## TEXTO DE LEITURA

------------------------------------

Quarenta anos depois do fim da guerra colonial, o livro destaca a presença dos militares da freguesia em todas as frentes operacionais em que Portugal esteve envolvido desde o Estado da Índia, a Angola, Guiné, Moçambique, Cabo Verde, Timor, S. Tomé Príncipe, num trabalho de investigação porfiado e intenso em diversas instituições e que não dispensou, como foi explicado pelo autor, o contacto individual através de inquéritos com cada um dos 155 militares que recordam, no livro, as suas histórias de vida em tempo de guerra.
A sessão de apresentação do livro foi também uma homenagem a todos quantos combateram na Guerra do Ultramar, muitos deles presentes na sala, com uma evocação especial e sentida aos quatro militares da freguesia que já não voltaram com vida.
No início da obra, José da Graça de Matos, explica os antecedentes da guerra colonial, uma guerra que “podia ter sido evitada” e que trouxe sofrimento a milhares de famílias, como o demonstra o número de 8.831 militares mortos durante as campanhas de África, a que se juntam mais de 30 mil feridos evacuados e 14 mil deficientes.
Um sofrimento ainda bem visível no rosto de alguns familiares de militares que faleceram e que não conseguiram evitar a emoção e as lágrimas.

------------------------------------

Registos em bruto:
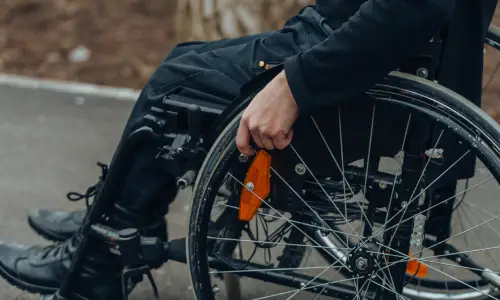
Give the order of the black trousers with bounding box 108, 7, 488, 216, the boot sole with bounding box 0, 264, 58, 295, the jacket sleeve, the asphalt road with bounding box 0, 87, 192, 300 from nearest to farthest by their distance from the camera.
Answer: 1. the jacket sleeve
2. the black trousers with bounding box 108, 7, 488, 216
3. the boot sole with bounding box 0, 264, 58, 295
4. the asphalt road with bounding box 0, 87, 192, 300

------------------------------------

## REQUISITOS DAS TAREFAS
1. Responda às perguntas seguintes com base no texto sobre a guerra colonial.
(a) Com quantos militares se fez contacto individual através de inquéritos?
(b) Quantos militares da freguesia já não voltaram com vida?
(c) Quantos militares morreram durante as campanhas de África?
2. Transcreva, do texto sobre a guerra colonial, o trecho que vai de "No início da" a "14 mil deficientes.".

## RESPOSTAS POR TAREFA
1.
(a) Com 155 militares.
(b) Quatro militares.
(c) 8.831 militares.

2.
No início da obra, José da Graça de Matos, explica os antecedentes da guerra colonial, uma guerra que “podia ter sido evitada” e que trouxe sofrimento a milhares de famílias, como o demonstra o número de 8.831 militares mortos durante as campanhas de África, a que se juntam mais de 30 mil feridos evacuados e 14 mil deficientes.